Un parcours à travers l’histoire de l’architecture du XIIe siècle à nos jours, c’est ce que propose le Musée des monuments français, installé dans la Cité de l’architecture et du patrimoine à Paris. Réouvert en 2007, après de longues années de travaux, le musée invite à parcourir trois galeries thématiques: celle de l’architecture civile et religieuse des XIIe au XVIIIe siècles à travers des moulages, puis une deuxième sur l’architecture moderne et contemporaine qui se consacre aux développements survenus depuis la Révolution industrielle, tandis que la galerie des peintures murales et des vitraux expose des relevés de fresques des XIe au XVIe siècles. Abbayes, cathédrales, hôtels particuliers… dévoilent leurs décors, sculptés ou peints, ainsi que la complexité de leur structure. “Des visites guidées classiques et thématiques sont organisées pour les groupes adultes, et nous ajoutons pour les groupes scolaires un choix d’une trentaine d’ateliers”, précise Claire Ducoq, chargée de l’action culturelle et des réservations. Plusieurs expositions temporaires complètent la visite du lieu.

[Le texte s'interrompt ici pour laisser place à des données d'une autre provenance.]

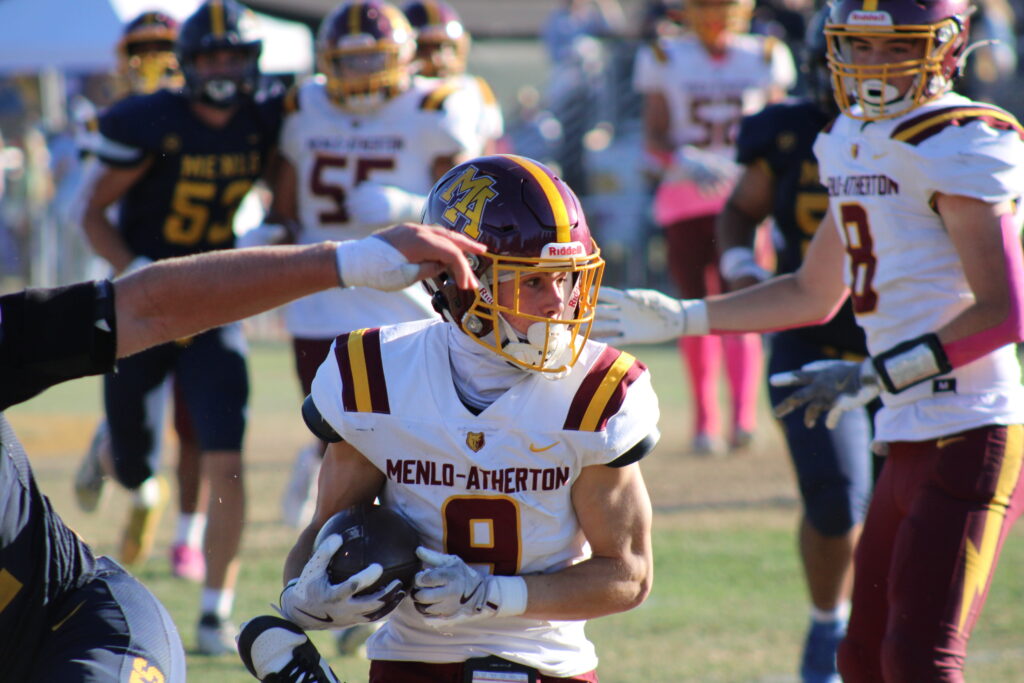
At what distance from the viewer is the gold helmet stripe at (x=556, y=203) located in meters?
2.63

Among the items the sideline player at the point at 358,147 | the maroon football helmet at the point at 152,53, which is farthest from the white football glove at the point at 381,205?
the maroon football helmet at the point at 152,53

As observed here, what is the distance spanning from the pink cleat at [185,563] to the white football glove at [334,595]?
3135 mm

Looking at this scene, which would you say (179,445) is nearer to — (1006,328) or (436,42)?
(436,42)

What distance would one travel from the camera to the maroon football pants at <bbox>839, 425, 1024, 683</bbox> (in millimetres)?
2902

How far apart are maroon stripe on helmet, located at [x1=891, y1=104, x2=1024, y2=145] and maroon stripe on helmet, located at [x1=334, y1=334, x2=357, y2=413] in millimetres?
1383

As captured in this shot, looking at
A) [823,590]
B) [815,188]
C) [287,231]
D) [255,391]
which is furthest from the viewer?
[255,391]

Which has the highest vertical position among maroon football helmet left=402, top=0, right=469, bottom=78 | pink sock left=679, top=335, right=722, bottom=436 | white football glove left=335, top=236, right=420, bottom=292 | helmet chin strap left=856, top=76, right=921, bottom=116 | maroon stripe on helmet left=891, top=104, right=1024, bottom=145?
helmet chin strap left=856, top=76, right=921, bottom=116

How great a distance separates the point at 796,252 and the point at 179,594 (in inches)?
102

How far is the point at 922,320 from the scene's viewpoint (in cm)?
323

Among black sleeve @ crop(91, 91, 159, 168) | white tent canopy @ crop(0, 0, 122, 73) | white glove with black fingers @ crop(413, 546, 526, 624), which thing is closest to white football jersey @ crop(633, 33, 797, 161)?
black sleeve @ crop(91, 91, 159, 168)

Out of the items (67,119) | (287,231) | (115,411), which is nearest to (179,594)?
(115,411)

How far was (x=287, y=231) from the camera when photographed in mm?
5039

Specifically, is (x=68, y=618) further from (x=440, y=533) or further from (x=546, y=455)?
(x=546, y=455)

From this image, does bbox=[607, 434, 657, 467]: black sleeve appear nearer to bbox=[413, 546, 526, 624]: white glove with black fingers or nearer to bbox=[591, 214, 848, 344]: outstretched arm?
bbox=[413, 546, 526, 624]: white glove with black fingers
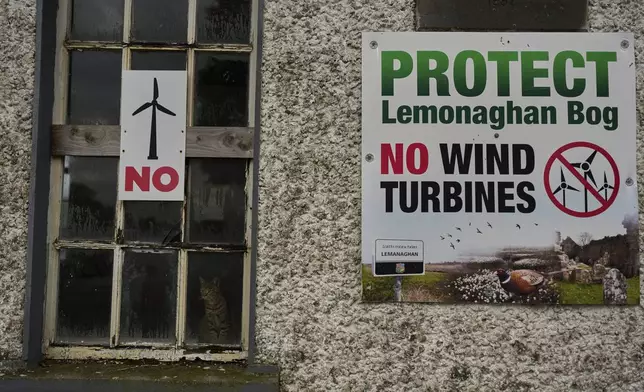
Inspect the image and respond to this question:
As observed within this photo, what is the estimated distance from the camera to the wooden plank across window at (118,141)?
2.51m

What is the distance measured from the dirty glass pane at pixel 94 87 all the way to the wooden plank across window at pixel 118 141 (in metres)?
0.07

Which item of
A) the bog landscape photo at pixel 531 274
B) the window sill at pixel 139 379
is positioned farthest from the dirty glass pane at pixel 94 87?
the bog landscape photo at pixel 531 274

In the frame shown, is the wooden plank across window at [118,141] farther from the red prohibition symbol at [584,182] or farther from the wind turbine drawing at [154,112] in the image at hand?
the red prohibition symbol at [584,182]

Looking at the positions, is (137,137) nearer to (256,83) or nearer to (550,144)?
(256,83)

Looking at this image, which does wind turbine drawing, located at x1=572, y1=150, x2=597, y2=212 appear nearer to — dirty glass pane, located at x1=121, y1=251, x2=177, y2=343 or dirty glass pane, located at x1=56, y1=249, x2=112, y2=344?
dirty glass pane, located at x1=121, y1=251, x2=177, y2=343

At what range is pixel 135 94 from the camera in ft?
8.34

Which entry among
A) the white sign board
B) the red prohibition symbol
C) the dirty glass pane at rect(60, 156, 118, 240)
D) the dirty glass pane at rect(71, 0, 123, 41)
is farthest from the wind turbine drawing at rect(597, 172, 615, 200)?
the dirty glass pane at rect(71, 0, 123, 41)

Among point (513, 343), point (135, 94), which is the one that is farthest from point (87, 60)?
point (513, 343)

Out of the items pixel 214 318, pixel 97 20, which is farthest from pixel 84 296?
pixel 97 20

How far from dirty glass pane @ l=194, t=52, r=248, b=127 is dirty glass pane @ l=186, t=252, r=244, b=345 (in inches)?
25.2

– La Cité de la Mer à Cherbourg propose de parcourir la nouvelle "grande galerie des engins et des hommes", à la découverte des sous-marins habités, emblématiques des profondeurs océaniques. Des dix mètres atteints par le Nautilus en 1 800 aux 9 545 mètres de l’Archimède en 1962.
– Le centre d’histoire et de mémoire du Nord-Pas-de-Calais, La Coupole, a été rénové pour proposer à ses visiteurs une toute nouvelle scénographie. Elle intègre notamment un ensemble audiovisuel de dernière génération permettant de restituer les documents d’archive de manière plus qualitative. La prééminence est donnée à l’image. Basée à Saint-Omer, la Coupole aborde les deux guerres mondiales.